The Valuation process first establishes an asset value based on a set amount per guest room, $60,000 per guest room.  In the next step we examine all other assets of the guest rooms and Inn, based on what we would normally expect to see in Inns similar to the subject property.  We then add, or subtract, in some cases, an amount where Assets might be larger and more valuable (or smaller and less valuable) than in a “normal” Inn.  In this going concern asset value we attempt to establish physical value for the Inn as a viable business.  Real estate value is different, and may be higher or lower, depending on convertibility to residential or other commercial uses. 

 

Next we analyze past business performance and from that develop financial projections.  We eliminate from the results owner compensation and non-cash expenses, producing the Inn’s net cash flow before debt, owner draw, depreciation and amortization.

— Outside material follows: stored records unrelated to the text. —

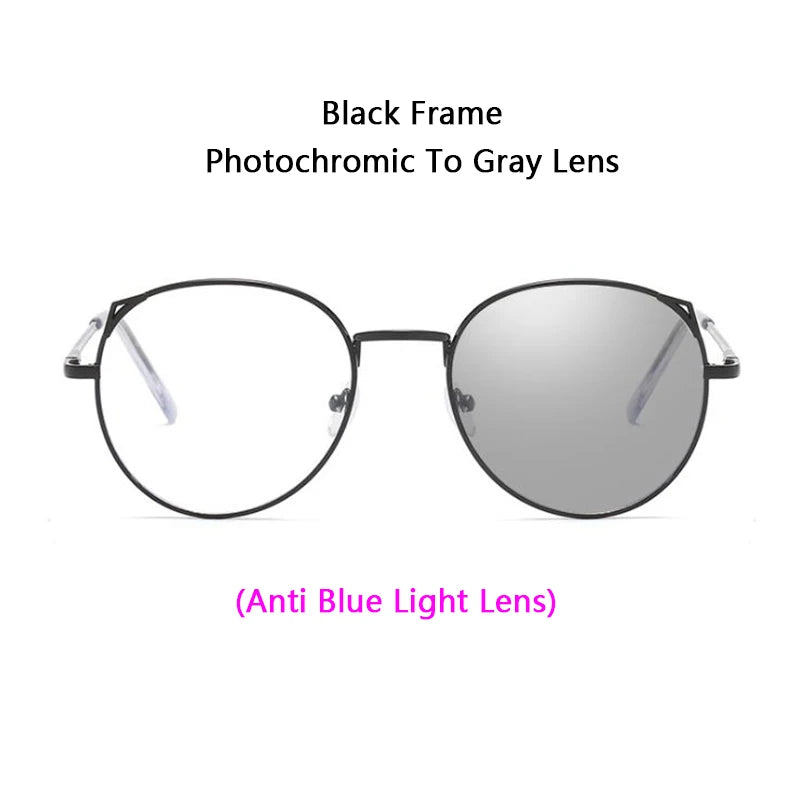 Women Cat Ears Anti Blue Light Photochromic Myopia Glasses Girls Students Finished Sun Automatic Discoloration Myopia Sunglasses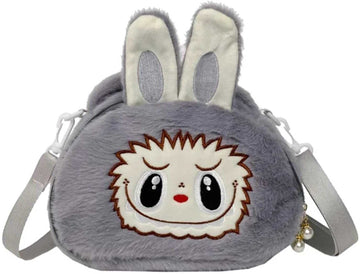 Labubu Plush Shoulder Bag-Cartoon Monster Crossbody Handbag-Small Phone Purse Shoulder Bag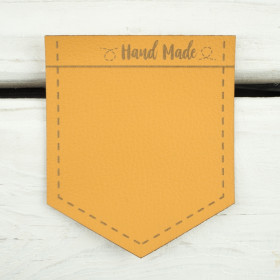 Velká kapsička z eko kůže špička "Hand made" - medová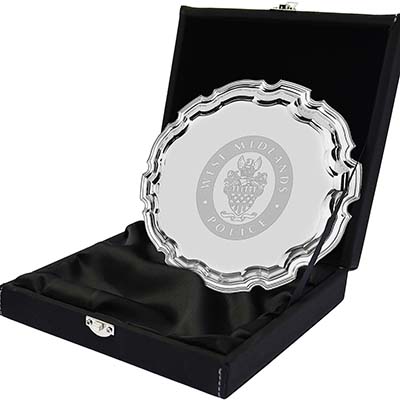 8in Leatherette Black Salver Case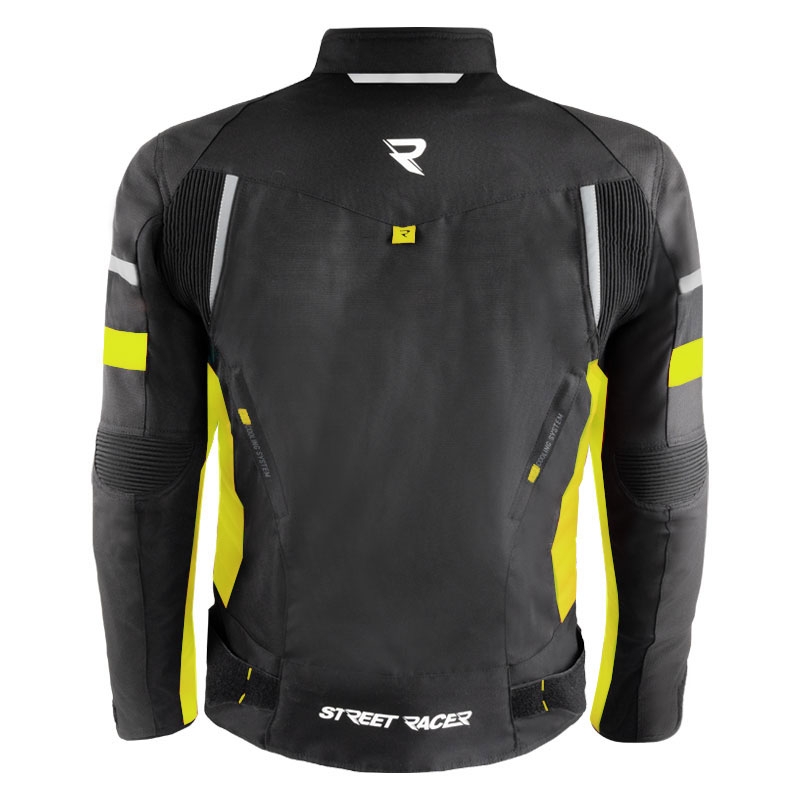 Bunda na motorku Street Racer Evans čierno-fluo žltá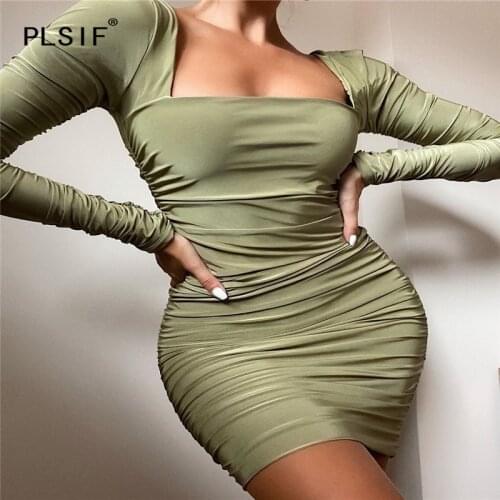 Light Green U Neck Long Sleeve Skinny Mini Dress Sexy Tight Club Party Lady Fashion Women Sheath Dress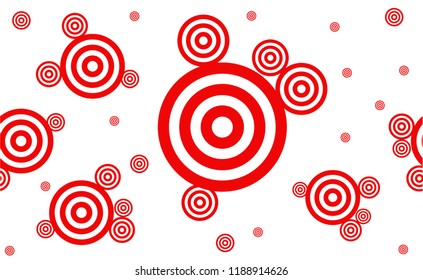 Seamless pattern of many red circles of different sizes, abstract background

In the next step of this business analysis, we compare expenses for the previous fiscal year with a Standard Cost Analysis, developed by using our database of Inns, the PAII Industry Study and other sources.  By inserting the income, average daily rate, and occupancy rate of a particular Inn into our business analysis spreadsheet, we calculate normal expenses expected from an Inn of that size, income, and occupancy level.

 

Finally, based on current performance, operating history and industry and market area trends, we project future business performance for the Inn.  Because the value of any business is its ability to produce a stream of income in the future, it is the projected future cash flow that we use to establish the overall business value in the Valuation. The Business Valuation is determined by combining the Asset Value with the projected business performance.  If cash flow provides a surplus, this adds value to the basic asset value.  If negative cash is produced, it would then be deducted from the asset value.


In this final phase of the Valuation, by analyzing the potential of the business to generate an excess earning capacity from the cash flow, we determine whether or not the business has a positive Business Activity Value. This Business Activity Value is then added to the Asset Value (or in the case of a negative Business Activity Value, subtracted from the Asset Value). This results in a determination of the Business Value of the Inn.

 

The final result is a multi-faceted report that combines a professional assessment of future numbers with well-established pro formas based on current industry standards. The final report is available to you within two to three weeks from the date of our onsite assessment.  If you decide to move forward with services following the Valuation, we would establish a follow up visit to discuss your options.

 

Fees for the Valuation generally range from $3,000 to $5,000 depending on the size and scope of the property.